Anyway the lesson here is that, despite what people think, there is no such thing as just standing with someone on a single specific issue. You always have to take onboard all the other baggage your collaborator brings with them to that issue. Even if you think your message is the same, it is always better to send separate letters and stand on separate platforms. That way, like the mountaineering guys, you can at least be wrong on your own terms.
Very poor choice of bedfellows MS. Mine will be a cancelled subscription next year.
As you are well aware Mark, if you release a press release and then have to issue a clarification then you have totally failed. You only get one shot at it (sorry about that!). Many MCofS members, including me, will be seriously rethinking whether we should rejoin next year.
But… but … that undermines Twatter’s entire business model
Highland Scotland is in desperate need of restoration of considerable tree cover by native woodland to help achieve its full biodiversity and beauty potential. As for joining with the SGA that I’m afraid is beyond the pale. There are lots of folk who say similar things about The Lakes, yet this is a landscape impoverished by sheep,as of course are some parts of the Pennines and much of upland Wales. They both need a serious look at restoring large areas of natural vegetation much of which would be tree cover.
Why would a respected organisation want to be associated with an organisation that is linked to serial crime?
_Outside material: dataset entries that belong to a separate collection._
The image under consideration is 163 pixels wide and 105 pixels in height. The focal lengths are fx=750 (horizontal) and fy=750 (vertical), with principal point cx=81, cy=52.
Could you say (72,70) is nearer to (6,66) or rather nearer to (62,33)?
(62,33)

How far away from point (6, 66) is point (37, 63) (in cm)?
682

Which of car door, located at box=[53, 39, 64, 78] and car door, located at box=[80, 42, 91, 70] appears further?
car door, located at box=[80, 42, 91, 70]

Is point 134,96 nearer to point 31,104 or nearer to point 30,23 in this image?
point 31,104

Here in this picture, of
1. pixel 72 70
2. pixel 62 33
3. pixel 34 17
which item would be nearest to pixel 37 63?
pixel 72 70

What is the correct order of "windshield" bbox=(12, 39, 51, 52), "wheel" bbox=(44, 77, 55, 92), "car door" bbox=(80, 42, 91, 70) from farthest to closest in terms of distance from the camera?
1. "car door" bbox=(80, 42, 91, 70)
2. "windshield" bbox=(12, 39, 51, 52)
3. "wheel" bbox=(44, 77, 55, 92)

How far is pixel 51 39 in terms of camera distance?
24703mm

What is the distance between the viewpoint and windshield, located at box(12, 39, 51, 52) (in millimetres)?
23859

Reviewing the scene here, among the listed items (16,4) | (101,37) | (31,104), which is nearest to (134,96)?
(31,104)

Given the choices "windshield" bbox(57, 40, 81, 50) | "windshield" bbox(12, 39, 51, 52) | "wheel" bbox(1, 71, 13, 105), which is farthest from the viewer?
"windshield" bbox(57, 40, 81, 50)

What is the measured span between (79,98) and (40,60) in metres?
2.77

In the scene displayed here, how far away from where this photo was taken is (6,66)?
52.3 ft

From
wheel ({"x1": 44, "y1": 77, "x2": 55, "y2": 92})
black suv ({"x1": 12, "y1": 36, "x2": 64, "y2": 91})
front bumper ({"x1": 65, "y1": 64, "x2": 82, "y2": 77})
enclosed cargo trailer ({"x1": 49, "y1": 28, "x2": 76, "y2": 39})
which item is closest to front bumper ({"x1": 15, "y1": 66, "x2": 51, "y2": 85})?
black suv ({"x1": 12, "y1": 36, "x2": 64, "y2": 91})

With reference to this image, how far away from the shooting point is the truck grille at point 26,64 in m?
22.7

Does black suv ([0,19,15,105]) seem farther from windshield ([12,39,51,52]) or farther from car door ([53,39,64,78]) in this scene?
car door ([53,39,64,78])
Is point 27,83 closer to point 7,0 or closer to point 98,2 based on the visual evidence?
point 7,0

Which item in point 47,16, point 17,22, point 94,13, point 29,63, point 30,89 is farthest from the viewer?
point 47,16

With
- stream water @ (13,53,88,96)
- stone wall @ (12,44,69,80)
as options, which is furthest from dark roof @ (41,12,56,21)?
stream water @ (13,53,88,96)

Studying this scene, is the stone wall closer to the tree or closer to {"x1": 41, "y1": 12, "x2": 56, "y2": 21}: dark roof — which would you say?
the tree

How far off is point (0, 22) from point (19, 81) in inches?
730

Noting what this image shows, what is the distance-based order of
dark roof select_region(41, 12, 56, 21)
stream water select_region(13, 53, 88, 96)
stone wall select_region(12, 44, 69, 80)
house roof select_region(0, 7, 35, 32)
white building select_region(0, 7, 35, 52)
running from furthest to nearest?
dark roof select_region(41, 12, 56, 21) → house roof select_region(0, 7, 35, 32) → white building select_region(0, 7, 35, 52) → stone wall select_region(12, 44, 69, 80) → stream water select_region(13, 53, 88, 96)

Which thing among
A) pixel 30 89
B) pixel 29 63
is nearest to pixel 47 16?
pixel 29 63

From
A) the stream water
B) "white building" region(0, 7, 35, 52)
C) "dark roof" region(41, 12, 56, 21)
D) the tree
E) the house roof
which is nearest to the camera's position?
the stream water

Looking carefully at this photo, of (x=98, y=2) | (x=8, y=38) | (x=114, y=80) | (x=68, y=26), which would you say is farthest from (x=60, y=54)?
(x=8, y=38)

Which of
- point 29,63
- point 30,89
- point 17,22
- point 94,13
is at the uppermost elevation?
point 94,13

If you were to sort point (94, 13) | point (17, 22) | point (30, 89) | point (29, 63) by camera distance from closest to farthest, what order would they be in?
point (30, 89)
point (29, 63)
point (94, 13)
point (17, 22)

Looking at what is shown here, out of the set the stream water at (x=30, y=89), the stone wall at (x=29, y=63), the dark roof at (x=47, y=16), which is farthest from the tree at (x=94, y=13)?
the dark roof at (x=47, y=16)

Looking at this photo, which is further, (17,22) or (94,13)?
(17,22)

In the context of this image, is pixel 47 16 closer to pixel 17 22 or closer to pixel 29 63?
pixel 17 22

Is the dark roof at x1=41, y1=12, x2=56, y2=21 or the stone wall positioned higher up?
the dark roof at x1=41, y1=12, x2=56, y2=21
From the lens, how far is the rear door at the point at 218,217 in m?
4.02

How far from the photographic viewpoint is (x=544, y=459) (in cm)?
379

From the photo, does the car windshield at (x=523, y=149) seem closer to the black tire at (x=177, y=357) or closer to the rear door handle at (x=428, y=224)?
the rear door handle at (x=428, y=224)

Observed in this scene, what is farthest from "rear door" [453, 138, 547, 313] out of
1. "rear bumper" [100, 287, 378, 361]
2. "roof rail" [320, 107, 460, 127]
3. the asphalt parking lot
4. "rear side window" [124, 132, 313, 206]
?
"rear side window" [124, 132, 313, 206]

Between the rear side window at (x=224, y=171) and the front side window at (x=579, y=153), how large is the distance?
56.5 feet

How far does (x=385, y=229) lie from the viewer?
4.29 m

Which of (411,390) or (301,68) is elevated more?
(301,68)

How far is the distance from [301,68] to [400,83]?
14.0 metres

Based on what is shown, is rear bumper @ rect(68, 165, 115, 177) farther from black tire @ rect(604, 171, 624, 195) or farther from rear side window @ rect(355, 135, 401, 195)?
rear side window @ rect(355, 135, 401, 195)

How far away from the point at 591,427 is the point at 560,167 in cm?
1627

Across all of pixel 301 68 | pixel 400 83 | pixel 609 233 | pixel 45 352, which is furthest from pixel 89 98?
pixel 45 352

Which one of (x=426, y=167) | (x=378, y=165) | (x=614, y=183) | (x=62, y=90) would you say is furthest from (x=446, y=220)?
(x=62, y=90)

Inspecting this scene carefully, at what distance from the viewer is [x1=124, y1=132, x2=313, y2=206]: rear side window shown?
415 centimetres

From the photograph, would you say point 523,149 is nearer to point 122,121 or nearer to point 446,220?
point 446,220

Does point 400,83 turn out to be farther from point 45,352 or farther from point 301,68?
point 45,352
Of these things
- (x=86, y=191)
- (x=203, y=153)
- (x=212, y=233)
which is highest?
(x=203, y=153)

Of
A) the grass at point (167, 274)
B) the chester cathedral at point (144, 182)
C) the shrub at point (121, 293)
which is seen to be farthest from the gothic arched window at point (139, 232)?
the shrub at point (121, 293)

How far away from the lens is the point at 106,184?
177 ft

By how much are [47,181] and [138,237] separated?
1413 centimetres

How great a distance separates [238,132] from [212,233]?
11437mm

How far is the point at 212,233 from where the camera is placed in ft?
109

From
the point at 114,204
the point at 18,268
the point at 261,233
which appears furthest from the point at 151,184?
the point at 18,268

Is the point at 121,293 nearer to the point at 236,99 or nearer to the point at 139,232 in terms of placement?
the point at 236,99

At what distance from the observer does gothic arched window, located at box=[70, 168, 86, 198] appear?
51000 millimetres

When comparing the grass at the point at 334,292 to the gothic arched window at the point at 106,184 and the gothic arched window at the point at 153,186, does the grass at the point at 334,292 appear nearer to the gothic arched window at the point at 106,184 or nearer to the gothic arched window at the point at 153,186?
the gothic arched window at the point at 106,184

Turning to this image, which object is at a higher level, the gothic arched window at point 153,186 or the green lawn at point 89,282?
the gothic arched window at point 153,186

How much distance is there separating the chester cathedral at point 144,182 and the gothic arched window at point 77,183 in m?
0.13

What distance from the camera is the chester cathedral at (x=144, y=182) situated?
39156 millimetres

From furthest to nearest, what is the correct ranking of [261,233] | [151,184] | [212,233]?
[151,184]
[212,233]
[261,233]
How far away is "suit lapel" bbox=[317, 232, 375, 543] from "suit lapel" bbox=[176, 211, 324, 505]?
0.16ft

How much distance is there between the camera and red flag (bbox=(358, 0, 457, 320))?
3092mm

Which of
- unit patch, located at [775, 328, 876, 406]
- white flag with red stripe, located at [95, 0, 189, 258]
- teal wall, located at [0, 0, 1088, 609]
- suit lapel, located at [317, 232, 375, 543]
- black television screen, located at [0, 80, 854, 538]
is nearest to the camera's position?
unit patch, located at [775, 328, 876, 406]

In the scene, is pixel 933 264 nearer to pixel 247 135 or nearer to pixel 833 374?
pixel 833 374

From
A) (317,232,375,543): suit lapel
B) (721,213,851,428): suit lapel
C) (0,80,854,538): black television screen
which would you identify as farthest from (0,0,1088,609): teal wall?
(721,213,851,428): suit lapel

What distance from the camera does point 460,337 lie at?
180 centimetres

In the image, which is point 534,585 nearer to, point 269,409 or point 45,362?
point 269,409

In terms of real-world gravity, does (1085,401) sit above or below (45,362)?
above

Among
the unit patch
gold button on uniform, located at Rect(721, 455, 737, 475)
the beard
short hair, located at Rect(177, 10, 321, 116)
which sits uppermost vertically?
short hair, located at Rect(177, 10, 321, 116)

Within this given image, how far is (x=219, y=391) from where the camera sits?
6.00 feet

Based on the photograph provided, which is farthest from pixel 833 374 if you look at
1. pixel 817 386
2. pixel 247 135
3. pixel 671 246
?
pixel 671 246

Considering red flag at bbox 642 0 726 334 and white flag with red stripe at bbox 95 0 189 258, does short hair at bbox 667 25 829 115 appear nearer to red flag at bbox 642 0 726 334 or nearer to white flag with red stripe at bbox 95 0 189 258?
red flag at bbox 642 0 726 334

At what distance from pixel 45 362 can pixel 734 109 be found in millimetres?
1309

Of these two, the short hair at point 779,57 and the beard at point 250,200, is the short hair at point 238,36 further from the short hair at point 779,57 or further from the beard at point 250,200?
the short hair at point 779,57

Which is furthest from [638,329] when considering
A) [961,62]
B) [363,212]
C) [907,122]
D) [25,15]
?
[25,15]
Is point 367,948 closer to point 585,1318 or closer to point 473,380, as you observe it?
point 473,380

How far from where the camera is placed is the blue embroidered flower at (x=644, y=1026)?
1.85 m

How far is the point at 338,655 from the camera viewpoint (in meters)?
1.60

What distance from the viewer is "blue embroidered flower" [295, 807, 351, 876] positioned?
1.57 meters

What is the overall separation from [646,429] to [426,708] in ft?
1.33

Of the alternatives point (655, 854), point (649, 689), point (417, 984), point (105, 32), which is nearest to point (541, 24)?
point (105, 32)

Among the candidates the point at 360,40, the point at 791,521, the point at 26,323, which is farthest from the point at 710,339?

What perhaps this does illustrate is the yawning gulf between different interests in the uplands – there are completely different attitudes and priorities between the landscape/access lobby and the nature conservation lobby. The landscape lobby has, in my experience, been rather grander and urban-aesthetic/ arty as opposed to the more (sometimes too) scientific conservation lobby. But the gap between them is enormous, and nowhere is it more glaring than in the National Parks where awareness of the failings goes a long way back – at least to Derek Langslow’s mid 90s report showing that SSSIs fared no better in the NPs than in the surrounding, unprotected countryside. Whilst there are failings on both sides, usually the lack of mutual awareness, the loser is the landscape at every level – from the wide open views to individual species like Hen Harrier. My suspicion is that the promoters of this press release on the mountaineering side simply had no idea of the strength of feeling over raptor persecution – one suspects the gamekeepers did ! – and have been shocked by the reaction they’ve suffered.